* _FRAGMENTO ELEGIDO_
::::::::::

En noviembre, los pájaros nos abandonan. Todos no, pero los trashumantes, los que pueden elegir dónde pasar el invierno, Aquí se quedan, los fijos, los de siempre: cuervos, estorninos, urracas, pinzones, jilgueros, petirrojos, gorriones y muchos más, que a veces nos visitan en el jardín de invierno, y las palomas, claro. Grullas, cigüeñas, golondrinas, gansos, patos y muchos más, prefieren dejarnos por un tiempo y volar al calorcito del sur.

En mis paseos otoñales oigo pasar grupos de gansos que se chillan entre si consignas, quién sabe para qué. Sus voces desafinadas parecen a veces gritos humanos. Arman un jaleo terrible. A los gansos y a los patos les gusta volar de noche, para evitar a los halcones y gavilanes, que les acechan de día. La grulla extremeña anida aquí en verano. Su llegada anuncia el buen tiempo, por eso se la recibe con tanto cariño. Imaginarse ese viaje por los aires durante semanas a una velocidad de aproximadamente 50 kilómetros por hora, es algo que siempre me fascinó.

::::::::::

* _DATOS PROPORCIONADOS_
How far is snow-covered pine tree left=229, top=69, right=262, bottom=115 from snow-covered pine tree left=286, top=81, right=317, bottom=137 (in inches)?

::::::::::

* _LO QUE HARÁS_
a - Según el texto sobre los pájaros que se van en noviembre, ¿por qué a los gansos y a los patos les gusta volar de noche?
b - Sigue escribiendo el texto sobre los pájaros que se van en noviembre a partir de donde termina.

* _RESPUESTAS A LAS TAREAS_
a - Para evitar a los halcones y gavilanes, que los acechan de día.

b -
¿Quién ni ha soñado con volar? Seguro que todos lo hemos hecho alguna vez, y yo, en mi caso, muchas veces. He nacido por suerte en un mundo en que volar, al nacer yo, ya llevaba más de cincuenta años siendo realidad para muchos. Al principio eran solo unos cuantos privilegiados los que podían acceder a este sueño, pero con el tiempo y sobre todo tras la segunda guerra mundial, se convertiría en una actividad bastante común para casi todos los europeos y americanos, y para las clases acomodadas de todos los países. Yo tardé bastante en utilizar los vuelos charter, que ya habían empezado a proliferar, cuando las compañías de aviación de todo el mundo compraron DC3 americanos, excedentes de la segunda guerra mundial. En uno de esos DC3 aterrizaron en el aeropuerto de Palma de Mallorca los primeros turistas charter suecos en 1956.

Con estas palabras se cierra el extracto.